Ariel Linden's paper, "What Will It Take For Disease Management To Demonstrate A Return On Investment? New Perspectives On
An Old Theme," proves that planwide rates for heart attacks, asthma attacks and other disease-specific avoidable events would
have to fall by 20% or more just to break even on a DM program. Yet outside of heart failure fluid overload, I've seen 20%
reductions achieved maybe one-fourth of the time—and that's what's needed to break even. Employers should use these event
rates as a "plausibility test" to check the integrity of a financial ROI calculation. Oftentimes the reported financial ROI
is so high that these disease-specific events would need to be wiped out in order to have achieved it in practice.

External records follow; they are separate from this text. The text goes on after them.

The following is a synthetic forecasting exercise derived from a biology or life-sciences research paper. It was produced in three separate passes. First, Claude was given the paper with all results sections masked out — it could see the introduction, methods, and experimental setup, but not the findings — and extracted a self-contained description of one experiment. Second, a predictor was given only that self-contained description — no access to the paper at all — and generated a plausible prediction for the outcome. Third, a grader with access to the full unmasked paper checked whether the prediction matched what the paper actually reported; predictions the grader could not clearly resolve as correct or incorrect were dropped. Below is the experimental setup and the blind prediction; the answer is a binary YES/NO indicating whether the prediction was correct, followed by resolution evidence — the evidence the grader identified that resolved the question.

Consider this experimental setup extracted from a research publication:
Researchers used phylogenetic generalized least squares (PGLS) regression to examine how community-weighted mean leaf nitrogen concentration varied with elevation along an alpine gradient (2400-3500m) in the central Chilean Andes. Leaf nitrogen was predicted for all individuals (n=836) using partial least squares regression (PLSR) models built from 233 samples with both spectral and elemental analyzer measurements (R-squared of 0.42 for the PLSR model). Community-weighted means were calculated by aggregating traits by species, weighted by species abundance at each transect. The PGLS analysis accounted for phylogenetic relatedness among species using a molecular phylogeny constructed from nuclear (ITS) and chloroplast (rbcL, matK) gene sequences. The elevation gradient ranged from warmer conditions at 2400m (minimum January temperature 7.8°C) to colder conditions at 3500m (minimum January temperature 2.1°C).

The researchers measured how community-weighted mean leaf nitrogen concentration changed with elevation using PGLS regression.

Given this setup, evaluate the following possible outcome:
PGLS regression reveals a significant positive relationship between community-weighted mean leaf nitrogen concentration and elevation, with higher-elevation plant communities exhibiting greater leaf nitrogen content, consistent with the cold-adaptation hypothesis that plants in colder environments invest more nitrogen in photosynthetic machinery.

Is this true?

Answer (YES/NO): YES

For those who think a health plan or vendor program is earning ROIs in excess of 3-to-1, I ask the simple question: "Have
you run the plausibility test yet?" Ask, "If I'm supposedly saving all this money in, for example, cardiac and asthma disease
management, then my total number of heart attacks and asthma attacks should be going way down, right?"
But you haven't asked the question, and if you did, you'd notice that the total number of preventable disease-specific events
hasn't fallen much. Why do so many results fail this plausibility test? There is regression to the mean built into most baseline
measurement ever taken. How could this be, when measuring on a whole population is supposed to eliminate the regression to
the mean caused by looking at a sample of high-utilizers only? It's because in most diseases, some people who have the condition don't incur claims. Usually this is because they are mild
cases—often so mild that they haven't been diagnosed yet. Claims algorithms will miss these mild cases, and because the missed
cases have on balance much lower-than-average claims, the baseline will be set too high.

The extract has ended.